NODtoBristol is going a bit more public more this week.  A couple of the images are in a show at Motorcade/FlashParade and I am scheduled for a slot at Spike Island’s Open Day Speakers’ Corner.  I am comfortable with the images being in a show and am curious if they will resonate with people without whom I have discussed the “what is the function of an artist?” question.  However, the Speaker’s Corner is another issue all together.

The whole idea of stepping into a space and just talking is strange to me.  My practice is based in relationships and the idea of speaking to no one in particular is the opposite of speaking to someone in a conversation.  How do I frame the conversation?  Am I trying to get people to engage?  How do I do that?  People will be mulling about, moving from one event to the next and I am just supposed to stand up and start talking.  I had asked if I could put a small table on the platform thinking it would help create a space for dialogue but the organizers said no.  I am supposed to get on the platform, speak for 5 or 10 minutes and then continue the conversation with whomever is interested after stepping down.
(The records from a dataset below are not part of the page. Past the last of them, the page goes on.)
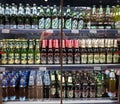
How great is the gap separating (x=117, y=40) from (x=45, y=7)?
1020 millimetres

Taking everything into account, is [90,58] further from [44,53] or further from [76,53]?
[44,53]

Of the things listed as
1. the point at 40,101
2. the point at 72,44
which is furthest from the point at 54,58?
the point at 40,101

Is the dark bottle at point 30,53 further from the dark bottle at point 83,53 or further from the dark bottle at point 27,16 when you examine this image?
the dark bottle at point 83,53

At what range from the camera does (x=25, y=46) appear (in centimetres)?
278

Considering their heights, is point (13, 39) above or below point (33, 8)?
below

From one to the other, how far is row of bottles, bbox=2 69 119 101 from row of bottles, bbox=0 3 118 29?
2.07 ft

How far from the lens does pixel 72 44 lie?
278cm

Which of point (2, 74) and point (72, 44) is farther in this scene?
point (2, 74)

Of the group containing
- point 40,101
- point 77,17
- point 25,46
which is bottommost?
point 40,101

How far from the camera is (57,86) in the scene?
2.79 metres

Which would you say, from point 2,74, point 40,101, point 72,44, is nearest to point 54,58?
point 72,44

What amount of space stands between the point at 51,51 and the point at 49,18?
417 millimetres

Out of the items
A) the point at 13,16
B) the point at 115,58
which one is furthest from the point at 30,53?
the point at 115,58

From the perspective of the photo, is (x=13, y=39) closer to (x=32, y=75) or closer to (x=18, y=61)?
(x=18, y=61)
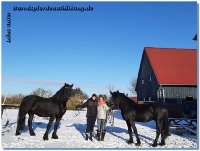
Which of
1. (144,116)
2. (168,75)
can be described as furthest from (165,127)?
(168,75)

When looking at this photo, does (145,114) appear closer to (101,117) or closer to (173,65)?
(101,117)

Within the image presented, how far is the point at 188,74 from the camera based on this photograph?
86.9 ft

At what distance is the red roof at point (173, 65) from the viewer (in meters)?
26.1

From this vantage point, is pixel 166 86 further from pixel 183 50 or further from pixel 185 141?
pixel 185 141

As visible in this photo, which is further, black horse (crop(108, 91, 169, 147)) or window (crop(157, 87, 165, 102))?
window (crop(157, 87, 165, 102))

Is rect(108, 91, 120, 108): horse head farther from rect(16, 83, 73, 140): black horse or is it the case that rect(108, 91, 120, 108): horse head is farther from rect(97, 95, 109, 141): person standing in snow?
rect(16, 83, 73, 140): black horse

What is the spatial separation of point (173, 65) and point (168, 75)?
6.14 ft

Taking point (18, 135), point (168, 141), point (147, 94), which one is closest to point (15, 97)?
point (147, 94)

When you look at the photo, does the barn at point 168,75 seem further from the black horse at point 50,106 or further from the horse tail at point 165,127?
the black horse at point 50,106

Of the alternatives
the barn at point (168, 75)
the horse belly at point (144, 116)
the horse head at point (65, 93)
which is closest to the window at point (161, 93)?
the barn at point (168, 75)

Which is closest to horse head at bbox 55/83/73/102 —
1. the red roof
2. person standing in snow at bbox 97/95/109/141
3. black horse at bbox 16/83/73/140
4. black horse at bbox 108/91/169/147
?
black horse at bbox 16/83/73/140

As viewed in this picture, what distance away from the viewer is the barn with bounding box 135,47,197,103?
25.9 metres

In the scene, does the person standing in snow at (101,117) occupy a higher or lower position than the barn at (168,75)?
lower

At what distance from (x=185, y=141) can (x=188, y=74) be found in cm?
1711
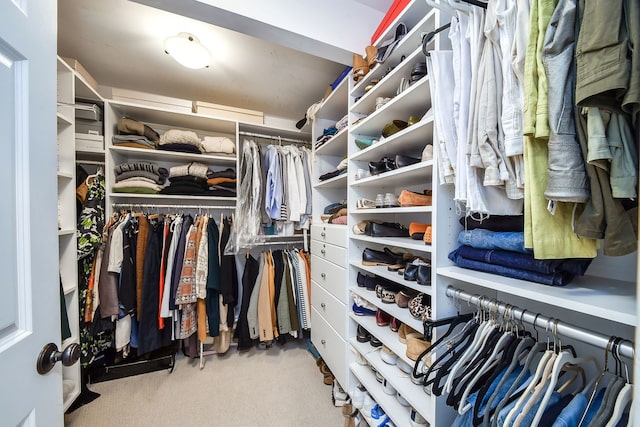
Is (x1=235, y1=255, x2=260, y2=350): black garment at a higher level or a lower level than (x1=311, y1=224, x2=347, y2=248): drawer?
lower

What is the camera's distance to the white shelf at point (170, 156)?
170 centimetres

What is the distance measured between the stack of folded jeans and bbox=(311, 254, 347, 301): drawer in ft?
2.33

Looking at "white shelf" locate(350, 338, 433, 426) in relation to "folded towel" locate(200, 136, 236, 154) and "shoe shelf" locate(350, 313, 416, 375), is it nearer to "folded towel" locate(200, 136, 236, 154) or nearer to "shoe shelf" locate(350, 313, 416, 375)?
"shoe shelf" locate(350, 313, 416, 375)

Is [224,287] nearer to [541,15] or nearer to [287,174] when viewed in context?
[287,174]

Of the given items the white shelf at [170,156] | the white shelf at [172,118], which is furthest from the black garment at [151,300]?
the white shelf at [172,118]

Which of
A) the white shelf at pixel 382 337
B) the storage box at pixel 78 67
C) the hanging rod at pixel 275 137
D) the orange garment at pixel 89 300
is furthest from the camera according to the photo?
the hanging rod at pixel 275 137

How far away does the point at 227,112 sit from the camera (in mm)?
2002

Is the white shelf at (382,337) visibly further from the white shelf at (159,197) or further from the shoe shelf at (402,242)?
the white shelf at (159,197)

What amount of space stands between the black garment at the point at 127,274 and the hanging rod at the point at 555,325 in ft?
6.44

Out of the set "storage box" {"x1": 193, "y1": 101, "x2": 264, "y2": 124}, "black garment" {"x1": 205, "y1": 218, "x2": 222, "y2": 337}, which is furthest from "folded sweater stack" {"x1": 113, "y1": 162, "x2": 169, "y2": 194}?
"storage box" {"x1": 193, "y1": 101, "x2": 264, "y2": 124}

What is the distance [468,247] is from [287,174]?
1.46 metres

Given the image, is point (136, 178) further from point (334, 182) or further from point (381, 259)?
point (381, 259)

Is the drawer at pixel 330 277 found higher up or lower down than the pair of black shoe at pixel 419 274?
lower down

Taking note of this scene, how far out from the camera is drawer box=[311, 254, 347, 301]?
4.46 ft
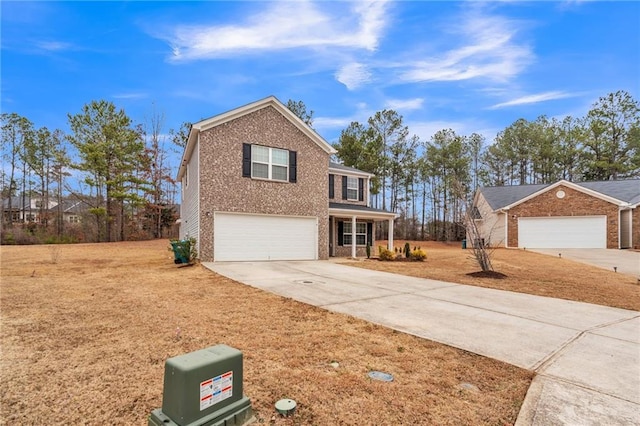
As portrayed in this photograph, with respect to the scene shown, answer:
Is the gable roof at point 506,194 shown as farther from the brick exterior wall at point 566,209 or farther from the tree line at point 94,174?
the tree line at point 94,174

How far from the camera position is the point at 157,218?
30.8 metres

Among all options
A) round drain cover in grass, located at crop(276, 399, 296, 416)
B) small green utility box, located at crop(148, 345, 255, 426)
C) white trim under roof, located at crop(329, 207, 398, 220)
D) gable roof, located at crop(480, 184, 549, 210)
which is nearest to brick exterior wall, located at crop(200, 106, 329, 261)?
white trim under roof, located at crop(329, 207, 398, 220)

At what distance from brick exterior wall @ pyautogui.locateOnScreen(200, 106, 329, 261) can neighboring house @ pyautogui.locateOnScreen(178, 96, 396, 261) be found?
0.04 metres

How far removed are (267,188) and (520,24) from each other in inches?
409

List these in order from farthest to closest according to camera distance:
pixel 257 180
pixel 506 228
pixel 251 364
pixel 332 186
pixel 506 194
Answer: pixel 506 194
pixel 506 228
pixel 332 186
pixel 257 180
pixel 251 364

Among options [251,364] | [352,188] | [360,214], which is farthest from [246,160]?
[251,364]

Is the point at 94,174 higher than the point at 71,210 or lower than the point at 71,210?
higher

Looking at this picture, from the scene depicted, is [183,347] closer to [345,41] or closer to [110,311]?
[110,311]

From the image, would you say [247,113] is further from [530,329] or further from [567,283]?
[567,283]

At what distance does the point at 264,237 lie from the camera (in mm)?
13883

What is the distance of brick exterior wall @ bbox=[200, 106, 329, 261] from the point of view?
12734 mm

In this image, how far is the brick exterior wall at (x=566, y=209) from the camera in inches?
850

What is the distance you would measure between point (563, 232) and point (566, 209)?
1.58 m

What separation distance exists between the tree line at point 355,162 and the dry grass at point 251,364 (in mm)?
20291
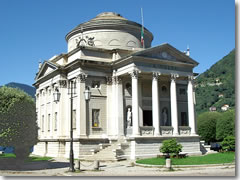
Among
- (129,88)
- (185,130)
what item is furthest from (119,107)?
(185,130)

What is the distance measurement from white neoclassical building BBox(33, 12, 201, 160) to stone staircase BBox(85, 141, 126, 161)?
8 cm

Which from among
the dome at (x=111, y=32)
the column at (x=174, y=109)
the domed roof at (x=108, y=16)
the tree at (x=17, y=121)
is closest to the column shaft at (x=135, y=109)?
the column at (x=174, y=109)

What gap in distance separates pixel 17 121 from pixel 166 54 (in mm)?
15750

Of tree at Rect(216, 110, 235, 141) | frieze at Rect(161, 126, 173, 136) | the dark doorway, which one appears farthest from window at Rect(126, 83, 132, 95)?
tree at Rect(216, 110, 235, 141)

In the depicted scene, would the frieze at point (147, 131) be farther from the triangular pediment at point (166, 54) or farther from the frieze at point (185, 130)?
the triangular pediment at point (166, 54)

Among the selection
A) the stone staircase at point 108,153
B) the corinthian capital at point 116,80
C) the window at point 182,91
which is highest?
the corinthian capital at point 116,80

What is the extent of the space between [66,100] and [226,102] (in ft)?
113

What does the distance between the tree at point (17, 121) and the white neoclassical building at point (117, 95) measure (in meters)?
6.40

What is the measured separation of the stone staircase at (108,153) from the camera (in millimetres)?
26000

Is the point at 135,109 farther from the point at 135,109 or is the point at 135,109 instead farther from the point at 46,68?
the point at 46,68

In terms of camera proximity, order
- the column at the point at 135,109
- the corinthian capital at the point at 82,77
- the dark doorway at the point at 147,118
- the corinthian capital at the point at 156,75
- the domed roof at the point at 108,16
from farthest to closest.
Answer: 1. the domed roof at the point at 108,16
2. the dark doorway at the point at 147,118
3. the corinthian capital at the point at 82,77
4. the corinthian capital at the point at 156,75
5. the column at the point at 135,109

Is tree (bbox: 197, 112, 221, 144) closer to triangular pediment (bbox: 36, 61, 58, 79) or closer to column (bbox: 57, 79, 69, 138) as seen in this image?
column (bbox: 57, 79, 69, 138)

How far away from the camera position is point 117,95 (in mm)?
30562

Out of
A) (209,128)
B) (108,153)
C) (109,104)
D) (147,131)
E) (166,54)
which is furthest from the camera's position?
(209,128)
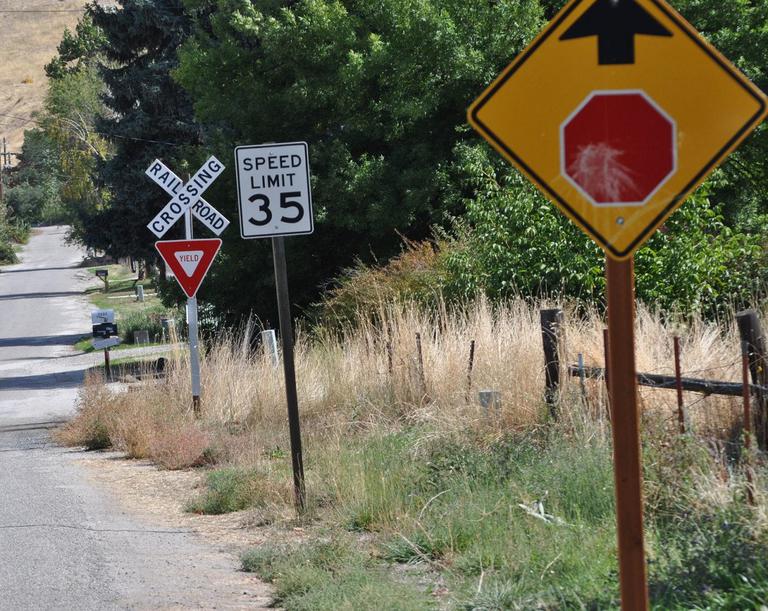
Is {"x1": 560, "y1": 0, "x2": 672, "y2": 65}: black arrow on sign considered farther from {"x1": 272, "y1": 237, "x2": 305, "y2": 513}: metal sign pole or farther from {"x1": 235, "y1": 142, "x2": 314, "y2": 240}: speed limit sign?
{"x1": 235, "y1": 142, "x2": 314, "y2": 240}: speed limit sign

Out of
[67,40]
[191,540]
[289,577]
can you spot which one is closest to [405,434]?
[191,540]

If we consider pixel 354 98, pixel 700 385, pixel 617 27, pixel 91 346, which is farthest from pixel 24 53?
pixel 617 27

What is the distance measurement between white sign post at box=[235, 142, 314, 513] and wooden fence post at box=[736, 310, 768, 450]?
12.2 feet

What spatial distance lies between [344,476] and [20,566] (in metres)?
2.49

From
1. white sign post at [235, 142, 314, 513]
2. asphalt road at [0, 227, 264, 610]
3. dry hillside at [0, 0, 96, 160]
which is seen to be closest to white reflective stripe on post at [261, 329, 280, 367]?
asphalt road at [0, 227, 264, 610]

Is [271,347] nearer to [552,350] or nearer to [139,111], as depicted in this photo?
[552,350]

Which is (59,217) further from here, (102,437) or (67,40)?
(102,437)

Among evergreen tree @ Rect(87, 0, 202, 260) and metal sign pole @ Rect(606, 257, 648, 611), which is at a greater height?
evergreen tree @ Rect(87, 0, 202, 260)

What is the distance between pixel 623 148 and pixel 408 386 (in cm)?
804

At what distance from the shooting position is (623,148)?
4145 millimetres

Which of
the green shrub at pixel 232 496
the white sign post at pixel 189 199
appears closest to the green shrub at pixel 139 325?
the white sign post at pixel 189 199

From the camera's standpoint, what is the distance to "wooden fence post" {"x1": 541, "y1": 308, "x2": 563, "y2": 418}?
918 centimetres

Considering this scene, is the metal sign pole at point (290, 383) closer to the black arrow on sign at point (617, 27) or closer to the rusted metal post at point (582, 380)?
the rusted metal post at point (582, 380)

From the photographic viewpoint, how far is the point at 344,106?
802 inches
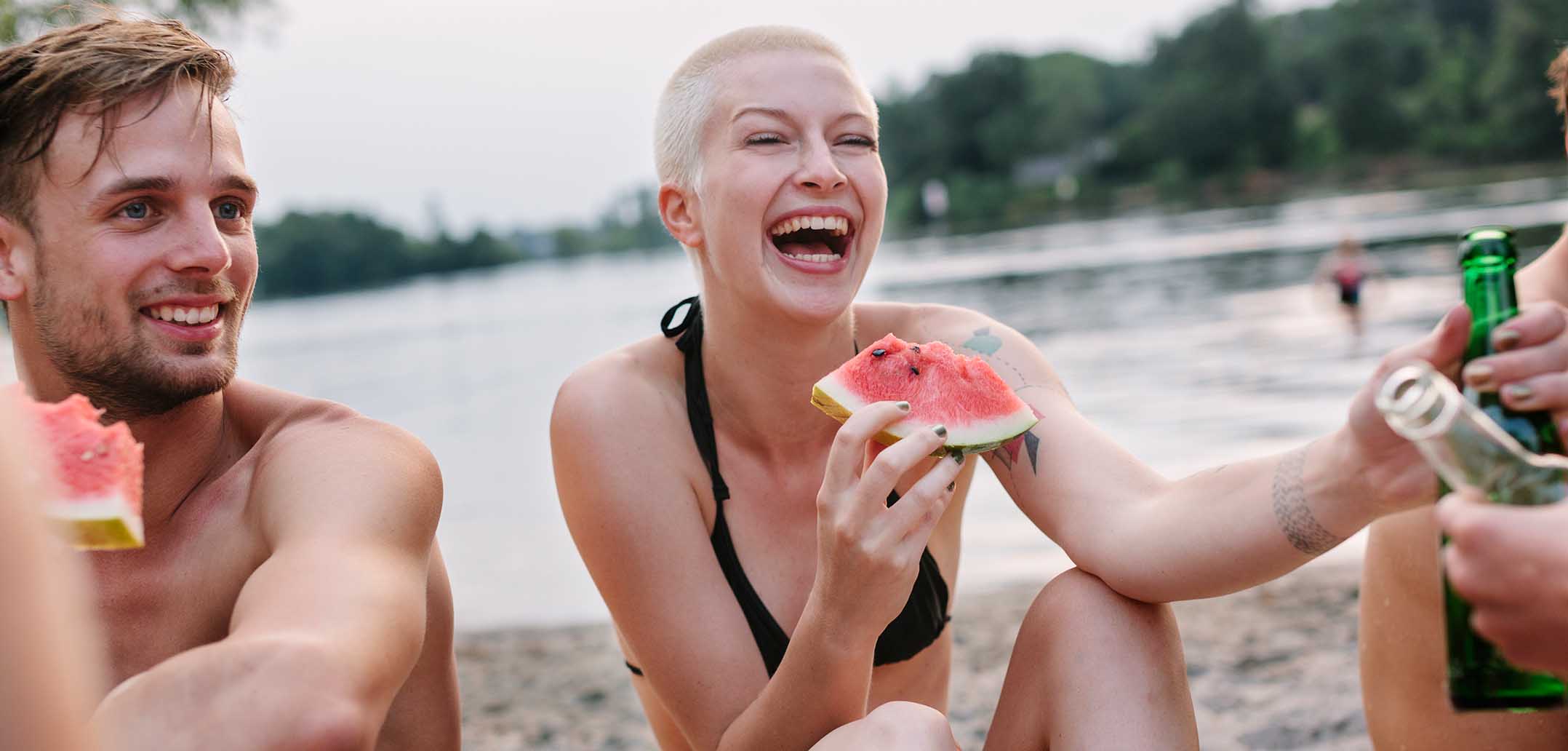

I have created a prop of sorts.  I printed images of 20 of the what is the function of an artist? responses.  I may begin by reading these aloud.  I also thought I might hand them out to people in the hopes of starting a dialogue.  They could read them aloud and we could talk about them.  What do I want them to know about these responses?  Why do I think they are important?  What do I think they express?  Is there a larger context for the responses?  I think there is.  At what point in my 5 – 10 minutes do I suggest a larger context?  How much control do I try to plan for before the event?

This idea of control is a very interesting part of my life as an artist.  I always tell my sculpture students that what they are doing in class is learning to control their materials.  They are developing their ideas also but what practice with materials gives them is the ability to control their materials so that they will express what they want them to express.  In the beginning, whether it is clay, stone, metal or fiber, the materials and the artist’s skill level are in control of the experience.  As the artist gets more and more comfortable with her materials, her ideas are able to take control of the creating process.

What if I consider the Speakers’ Corner a sculptural material?  This will be my first experience using this material; I certainly don’t feel in control.  Can I use this out of control feeling to my advantage?  What would be a “naive” but effective approach to the material? My mom always says to “go back to what works for you.”  What works for me?  Usually I worry quite a bit.  I over-think things, prepare and then try to back away enough to make it seem simple.  I am always searching for the simple gesture.